Und ähnlich dachten wohl auch viele Hansestädter, als am 05.02. die Wahl zum Oberbürgermeister anstand. Dass es nun nicht zu einer Ablösung Methlings kam, scheint auf den ersten Blick schwer nachvollziehbar. Dabei muss aber bedacht werden, dass die "Gegner" Methlings auch keine wirklichen Alternativen zu diesem darstellten und sich auch wenig von ihm inhaltlich distanzierten. Karina Jens, die sicht nicht mal traute den Namen ihrer Partei CDU auf ihre Wahlplakakte zu drucken - was einiges darüber aussagt, wie verhasst diese Partei an der Warnow ist - kam mit der begeisternden Idee, Verwaltung von Hansestadt Rostock und Landkreis Rostock zusammen zu legen. Im Endeffekt würde das für die eh schon zusammengekürzten Belegschaften der Verwaltungen bedeuten, dass am Ende Stellen gestrichen werden. Kerstin Liebich von der Linken kommt nicht weder aus Rostock, noch hat sie längere Zeit in der Stadt gelebt. Das allein muss einen nun nicht gleich disqualifizieren. Doch die Tatsache, dass ihre Wahlaussagen auf den Plakaten vor Inhaltsleere nur so strotzen, sollte es umso mehr. "Rostock Lieb' Ich" wird wohl kaum jemanden überzeugt haben. Als "Linke" hätte sie stattdessen Mehtling für seine durchaus als rechts zu bezeichnende Politik scharf attackieren können. Leere Slogans gab es auch vom vorher als am aussichtreichsten Methlinggegner eingeschätzten Ait Stapelfeld. Dieser, übrigens Chef vom allseits beliebten Rostocker Finanzamt, vertraute mehr darauf Gesichter von anderen Leuten auf seine Plakaten abzudrucken, die erklärten, warum sie ihn aus verschiedenen Gründen unterstützten. Wie er allerdings die hohe Arbeitslosigkeit in der Hansestadt bekämpfen wollte oder mehr günstigen Wohnraum bereitstellen wollte, das konnte Stapelfeld trotz Glücksschwein zum neuen Jahr nicht. Den anderen drei Kandidaten, Sybille Bachmann, Christian Blauel und Toralf Vetter waren im Vorfeld nur wenig Chancen eingeräumt worden und ihre Ergebnisse bestätigten diese Annhame auch. Jedoch war auch da von keinem wirklich eine Alternative zu erwarten, höchstens noch Toralf Vetter, der sich aber wohl aufgrund geringer finanzieller Mittel kaum publik machen konnte.
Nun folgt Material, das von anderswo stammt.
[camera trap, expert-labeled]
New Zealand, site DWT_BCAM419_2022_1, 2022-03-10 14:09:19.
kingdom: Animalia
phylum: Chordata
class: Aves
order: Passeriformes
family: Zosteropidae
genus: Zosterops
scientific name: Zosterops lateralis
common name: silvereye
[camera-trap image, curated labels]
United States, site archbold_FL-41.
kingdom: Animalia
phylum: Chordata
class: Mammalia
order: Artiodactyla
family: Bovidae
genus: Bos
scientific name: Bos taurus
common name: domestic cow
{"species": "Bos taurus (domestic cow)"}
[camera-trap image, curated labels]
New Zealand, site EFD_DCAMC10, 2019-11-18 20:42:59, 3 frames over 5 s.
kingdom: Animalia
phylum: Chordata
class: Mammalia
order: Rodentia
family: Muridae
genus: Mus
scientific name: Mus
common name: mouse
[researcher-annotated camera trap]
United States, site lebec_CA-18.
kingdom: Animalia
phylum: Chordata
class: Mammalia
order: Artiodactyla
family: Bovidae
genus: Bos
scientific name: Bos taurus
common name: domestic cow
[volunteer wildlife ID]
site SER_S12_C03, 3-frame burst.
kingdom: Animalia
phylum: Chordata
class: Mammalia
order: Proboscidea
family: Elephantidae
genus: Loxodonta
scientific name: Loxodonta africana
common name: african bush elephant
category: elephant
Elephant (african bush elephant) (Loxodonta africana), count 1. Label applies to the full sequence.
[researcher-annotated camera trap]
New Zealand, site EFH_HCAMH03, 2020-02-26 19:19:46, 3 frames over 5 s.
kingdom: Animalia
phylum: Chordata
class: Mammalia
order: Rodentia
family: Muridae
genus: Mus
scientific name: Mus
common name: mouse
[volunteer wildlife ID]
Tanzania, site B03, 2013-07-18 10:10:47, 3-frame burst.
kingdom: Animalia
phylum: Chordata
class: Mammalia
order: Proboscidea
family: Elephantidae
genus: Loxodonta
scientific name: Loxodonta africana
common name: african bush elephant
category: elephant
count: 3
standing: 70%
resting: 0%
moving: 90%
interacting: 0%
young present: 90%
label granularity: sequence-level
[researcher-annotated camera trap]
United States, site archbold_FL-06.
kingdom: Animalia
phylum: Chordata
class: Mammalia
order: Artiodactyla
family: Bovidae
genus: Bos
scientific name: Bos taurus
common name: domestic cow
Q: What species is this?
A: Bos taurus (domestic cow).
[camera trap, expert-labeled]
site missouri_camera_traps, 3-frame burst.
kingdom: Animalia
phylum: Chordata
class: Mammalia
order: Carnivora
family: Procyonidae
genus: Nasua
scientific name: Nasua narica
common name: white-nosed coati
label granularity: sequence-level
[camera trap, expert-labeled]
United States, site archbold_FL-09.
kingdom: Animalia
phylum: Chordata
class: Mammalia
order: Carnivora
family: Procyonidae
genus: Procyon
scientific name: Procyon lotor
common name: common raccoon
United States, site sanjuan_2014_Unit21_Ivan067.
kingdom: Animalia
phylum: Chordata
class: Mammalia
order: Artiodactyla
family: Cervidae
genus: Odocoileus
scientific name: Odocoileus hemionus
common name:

Bei diesem Pool an mehr oder weniger angepassten Gegenkanditaten wirkt Mehtlings Sieg noch weniger schmeichelhaft, als das, was das Ergebnis in Zahlen eh schon vermuten ließ. Fakt ist jedoch Mehtling bleibt weitere sieben Jahre Bürgermeister in der Stadt der Sieben. Um die Vorfreude auf diese Zeit noch zu vergrößern, kündigter er in der Ostsee-Zeitung schon mal "eine härtere Gangart" an. Hoffentlich bläst ihm auch ein stärkerer Wind  entgegen, vor allem von der Straße, denn von den etablierten Parteien in der Bürgerschaft ist ein Orkan nicht zu erwarten.